• Study text:
☆ ☆ ☆ ☆ ☆ ☆ ☆
SD: It’s a play! If you look at any good movie or play that’s about a historical event, if it had no part in the artist’s imagination, it would not bring the audience into the story as well. It’s personalization that makes stories really exciting. 

PV: That’s right. I think as a woman, I’ve been held to a veracity test, as if it’s not enough to tell emotional truth. You have to tell historical truth. Therefore, it has to be a history, which I’m not interested in writing. But I wanted the women characters to feel absolutely as truthful and lifelike as, say, Sholem Asch. And this is a longer conversation that dates back for me to the 1970s. As I’ve said: Whenever a male character enters the stage, he’s trailing clouds of Hamlet. But when a woman character treads onstage, she is trailing clouds of Ophelia or Gertrude. And that’s a very different legacy. Women characters exist in the canon to be functional only, and not to be three-dimensional. 

We have a lifetime of working with actresses – incredible, complex women who have peopled our stages. The only person that’s going to bring your writing to life is going to be the actors. So this is a play that really bets on the theatrical process. I’m betting on my collaborators. I’m betting on you. To make it feel like an urgent truth. And I feel it is an urgent truth.

SD: It is, absolutely. So I’ve read a lot and we’ve talked a lot about the whole creation process. For you, I’m wondering how the piece surprised you in the process of making it. Were there moments of “I didn’t see that coming”?
☆ ☆ ☆ ☆ ☆ ☆ ☆
• What you have to do: Write out, word for word, the part of the interview above starting at "We have a lifetime" and ending at "is an urgent truth.".

• Information provided:
☆ ☆ ☆ ☆ ☆ ☆ ☆
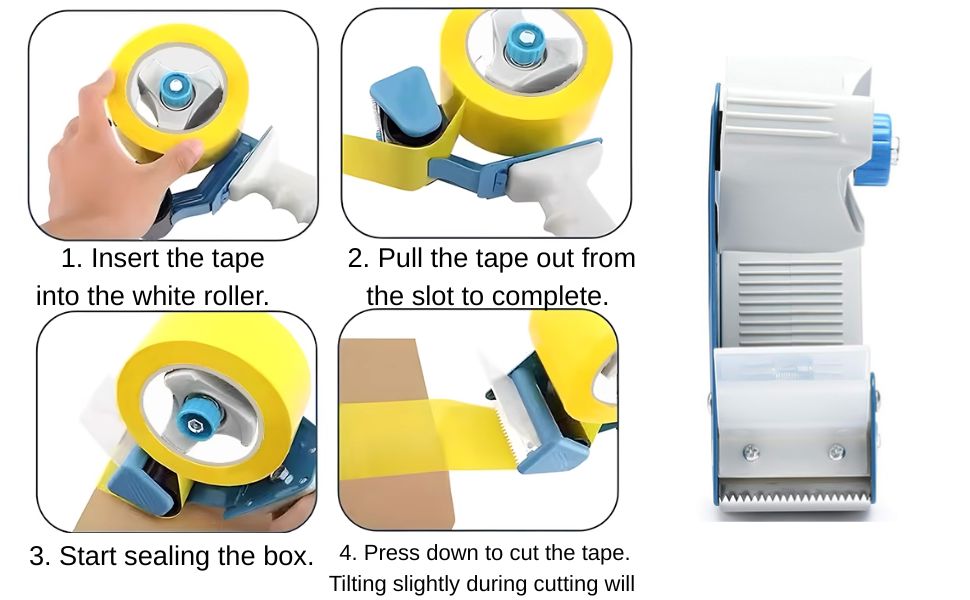 1. Insert the tape into the white roller.

2. Pull the tape out from the slot to complete.

3. Start sealing the box.

4. Press down to cut the tape. Tilting slightly during cutting will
☆ ☆ ☆ ☆ ☆ ☆ ☆
• Response for this exercise:
We have a lifetime of working with actresses – incredible, complex women who have peopled our stages. The only person that’s going to bring your writing to life is going to be the actors. So this is a play that really bets on the theatrical process. I’m betting on my collaborators. I’m betting on you. To make it feel like an urgent truth. And I feel it is an urgent truth.